## Supplied text

##########

Jan 9, 2011

The Qur'an & The Modern Science by Dr. Maurice Bucaille

The Qur’an is undoubtedly a revelation from God
- Dr. Maurice Bucaille -

The Qur'an & The Modern Science


by Dr. Maurice Bucaille
Edited by Dr. A. A. B. Philips


On the 9th of November, 1976, an unusual lecture was given at the French Academy of Medicine. Its title was “Physiological and Embryological data in the Qur’an”. I presented the study based on the existence of certain statements concerning physiology and reproduction in the Qur’an. My reason for presenting this lecture was because it is impossible to explain how a text produced in the seventh century could have contained ideas that have only been discovered in modern times.

For the first time, I spoke to members of a learned medical society on subjects whose basic concepts they all knew well, but I could, just as easily, have pointed out statements of a scientific nature contained in the Qur’an and other subjects to specialists from other disciplines. Astronomers, zoologists, geologists and specialists in the history of the earth would all have been struck, just as forcibly as medical doctors, by the presence in the Qur’an of highly accurate reflections on natural phenomena. These reflections are particularly astonishing when we consider the history of science, and can only lead us to the conclusion that they are a challenge to human explanation.

##########

## Supplied entries
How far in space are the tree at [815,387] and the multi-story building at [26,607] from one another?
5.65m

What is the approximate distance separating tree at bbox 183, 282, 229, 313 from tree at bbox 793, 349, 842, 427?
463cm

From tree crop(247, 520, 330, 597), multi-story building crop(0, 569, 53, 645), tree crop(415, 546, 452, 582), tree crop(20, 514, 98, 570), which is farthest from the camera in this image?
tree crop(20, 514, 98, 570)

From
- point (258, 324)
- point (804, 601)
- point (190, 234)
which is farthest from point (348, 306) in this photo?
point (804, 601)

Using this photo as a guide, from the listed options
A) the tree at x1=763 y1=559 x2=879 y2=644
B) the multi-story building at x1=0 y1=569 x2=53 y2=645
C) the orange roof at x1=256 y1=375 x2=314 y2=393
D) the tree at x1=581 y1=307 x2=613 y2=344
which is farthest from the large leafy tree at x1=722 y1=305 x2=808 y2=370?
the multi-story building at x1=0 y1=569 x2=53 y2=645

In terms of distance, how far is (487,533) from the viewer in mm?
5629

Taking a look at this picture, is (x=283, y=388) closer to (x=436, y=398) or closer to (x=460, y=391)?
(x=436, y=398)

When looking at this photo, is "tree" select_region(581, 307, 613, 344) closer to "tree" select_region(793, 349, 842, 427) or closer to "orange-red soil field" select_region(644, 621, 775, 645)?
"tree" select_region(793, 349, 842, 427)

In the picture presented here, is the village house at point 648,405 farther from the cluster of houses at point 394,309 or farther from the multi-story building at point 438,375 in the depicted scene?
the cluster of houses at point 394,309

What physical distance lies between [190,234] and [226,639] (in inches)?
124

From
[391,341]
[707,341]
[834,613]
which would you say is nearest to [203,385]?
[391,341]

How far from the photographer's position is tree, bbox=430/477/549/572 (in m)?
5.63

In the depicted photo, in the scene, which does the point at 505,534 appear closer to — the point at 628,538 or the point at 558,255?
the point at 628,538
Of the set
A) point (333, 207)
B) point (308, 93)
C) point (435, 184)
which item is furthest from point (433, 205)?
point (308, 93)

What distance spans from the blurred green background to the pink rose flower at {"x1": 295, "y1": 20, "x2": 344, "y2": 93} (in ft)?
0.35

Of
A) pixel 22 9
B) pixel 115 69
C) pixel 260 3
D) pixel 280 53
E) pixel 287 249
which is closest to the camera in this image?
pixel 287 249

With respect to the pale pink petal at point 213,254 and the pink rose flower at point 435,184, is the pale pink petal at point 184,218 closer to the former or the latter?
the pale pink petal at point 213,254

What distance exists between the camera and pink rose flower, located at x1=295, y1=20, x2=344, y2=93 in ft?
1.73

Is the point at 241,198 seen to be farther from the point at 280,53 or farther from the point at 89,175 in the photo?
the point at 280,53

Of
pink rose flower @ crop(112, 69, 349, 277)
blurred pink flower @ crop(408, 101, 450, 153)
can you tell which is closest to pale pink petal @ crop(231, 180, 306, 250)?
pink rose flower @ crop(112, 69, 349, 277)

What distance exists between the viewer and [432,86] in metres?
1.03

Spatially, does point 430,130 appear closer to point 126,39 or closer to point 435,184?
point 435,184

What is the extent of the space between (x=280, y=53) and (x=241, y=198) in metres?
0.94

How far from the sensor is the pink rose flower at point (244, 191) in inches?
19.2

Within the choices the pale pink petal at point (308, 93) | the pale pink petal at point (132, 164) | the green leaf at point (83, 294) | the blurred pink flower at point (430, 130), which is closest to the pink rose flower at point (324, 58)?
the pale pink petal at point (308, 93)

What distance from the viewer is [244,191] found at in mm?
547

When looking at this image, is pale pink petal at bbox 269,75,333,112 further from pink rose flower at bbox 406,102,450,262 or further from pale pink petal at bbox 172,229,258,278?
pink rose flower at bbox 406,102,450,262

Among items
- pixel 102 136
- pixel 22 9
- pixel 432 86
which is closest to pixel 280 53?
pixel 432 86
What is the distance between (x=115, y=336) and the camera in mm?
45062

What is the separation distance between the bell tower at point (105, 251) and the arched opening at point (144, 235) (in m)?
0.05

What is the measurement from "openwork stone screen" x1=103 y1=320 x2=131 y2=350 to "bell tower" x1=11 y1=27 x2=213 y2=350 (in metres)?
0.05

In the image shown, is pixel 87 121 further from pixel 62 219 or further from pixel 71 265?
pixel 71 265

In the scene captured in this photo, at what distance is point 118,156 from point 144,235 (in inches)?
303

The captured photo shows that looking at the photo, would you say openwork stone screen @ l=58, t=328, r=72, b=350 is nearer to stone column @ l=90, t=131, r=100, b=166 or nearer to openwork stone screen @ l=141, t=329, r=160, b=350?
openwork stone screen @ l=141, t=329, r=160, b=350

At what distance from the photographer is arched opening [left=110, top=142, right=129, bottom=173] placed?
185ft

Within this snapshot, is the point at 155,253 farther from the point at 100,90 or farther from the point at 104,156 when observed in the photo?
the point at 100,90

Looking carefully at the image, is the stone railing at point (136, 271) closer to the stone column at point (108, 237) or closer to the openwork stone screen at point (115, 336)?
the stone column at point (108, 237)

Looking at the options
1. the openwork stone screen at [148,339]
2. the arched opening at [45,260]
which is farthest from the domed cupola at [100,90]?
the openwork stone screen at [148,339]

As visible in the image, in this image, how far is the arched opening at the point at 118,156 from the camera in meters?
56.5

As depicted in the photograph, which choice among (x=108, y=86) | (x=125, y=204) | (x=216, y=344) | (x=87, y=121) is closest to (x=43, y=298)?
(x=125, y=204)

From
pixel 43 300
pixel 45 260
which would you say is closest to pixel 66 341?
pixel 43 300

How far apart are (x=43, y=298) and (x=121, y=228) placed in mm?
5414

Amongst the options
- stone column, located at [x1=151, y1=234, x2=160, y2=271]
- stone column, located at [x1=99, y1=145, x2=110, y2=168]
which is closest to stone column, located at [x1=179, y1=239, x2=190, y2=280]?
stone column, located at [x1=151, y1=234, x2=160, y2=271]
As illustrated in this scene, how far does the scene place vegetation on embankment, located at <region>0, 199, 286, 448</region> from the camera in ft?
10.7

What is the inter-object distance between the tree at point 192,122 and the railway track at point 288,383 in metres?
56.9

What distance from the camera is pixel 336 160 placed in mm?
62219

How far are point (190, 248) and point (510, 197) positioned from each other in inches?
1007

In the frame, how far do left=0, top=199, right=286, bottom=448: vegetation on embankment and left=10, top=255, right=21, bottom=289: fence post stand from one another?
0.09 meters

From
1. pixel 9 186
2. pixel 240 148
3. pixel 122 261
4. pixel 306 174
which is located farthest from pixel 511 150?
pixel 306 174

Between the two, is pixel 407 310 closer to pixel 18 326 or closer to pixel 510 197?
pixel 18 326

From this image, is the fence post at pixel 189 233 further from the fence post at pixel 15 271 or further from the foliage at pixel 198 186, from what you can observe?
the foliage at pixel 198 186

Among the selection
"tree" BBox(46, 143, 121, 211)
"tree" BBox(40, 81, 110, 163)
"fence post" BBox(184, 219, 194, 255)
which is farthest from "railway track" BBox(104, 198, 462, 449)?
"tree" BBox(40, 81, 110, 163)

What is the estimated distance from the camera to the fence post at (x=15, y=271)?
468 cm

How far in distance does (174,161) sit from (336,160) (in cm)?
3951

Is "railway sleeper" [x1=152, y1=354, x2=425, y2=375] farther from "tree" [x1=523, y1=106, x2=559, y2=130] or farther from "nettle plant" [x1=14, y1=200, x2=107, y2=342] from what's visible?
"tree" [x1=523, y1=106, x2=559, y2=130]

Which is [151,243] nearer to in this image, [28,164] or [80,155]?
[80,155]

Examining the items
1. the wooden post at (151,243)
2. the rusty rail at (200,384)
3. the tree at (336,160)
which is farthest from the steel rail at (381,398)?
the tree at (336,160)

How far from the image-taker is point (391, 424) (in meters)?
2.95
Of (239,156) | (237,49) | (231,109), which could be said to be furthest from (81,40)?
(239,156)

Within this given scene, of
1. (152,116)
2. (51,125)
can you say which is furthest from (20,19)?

##########

## What you need to do
**A)** Decide whether each statement agrees with the excerpt on the Qur'an and modern science, answering yes or no and quoting the words that settle it: (i) The lecture at the French Academy of Medicine took place on November 9, 1976. (ii) The lecture was titled "Astronomical data in the Qur'an." (iii) The writer had addressed a learned medical society on these subjects several times before.
**B)** Carry on the excerpt on the Qur'an and modern science past its final sentence, keeping its first-person voice.

## Answers below
**A)**
(i) Yes: "On the 9th of November, 1976, an unusual lecture was given at the French Academy of Medicine."
(ii) No: "Its title was “Physiological and Embryological data in the Qur’an”."
(iii) No: "For the first time, I spoke to members of a learned medical society"

**B)**
There is no human work in existence that contains statements as far beyond the level of knowledge of its time as the Qur’an. Scientific opinions comparable to those in the Qur’an are the result of modern knowledge. In the commentaries to translations of the Qur’an that have appeared in European languages, I have only been able to find scattered and vague references to them. Nor do commentators writing in Arabic provide a complete study of the aspects of the Qur’an that deal with scientific matters. This is why the idea of a comprehensive study of the problem appealed to me.

In addition to this, a comparative study of similar data contained in the Bible (Old Testament and Gospels) seemed desirable. Thus, a research project was developed from the comparison of certain passages in the Holy Scriptures of each monotheistic religion with modern scientific knowledge. The project resulted in the publication of a book entitled, The Bible, the Qur'an and Science. The first French edition appeared in May 1976. English and Arabic editions have since been published.


There is, perhaps, no better illustration of the close links between Islam and science than the Prophet Muhammad’s often-quoted statements:

“Seeking knowledge is compulsory on every Muslim.”

“wisdom is the lost property of the believer.”

“whoever follows a path seeking knowledge, Allah will make his path to paradise easy.”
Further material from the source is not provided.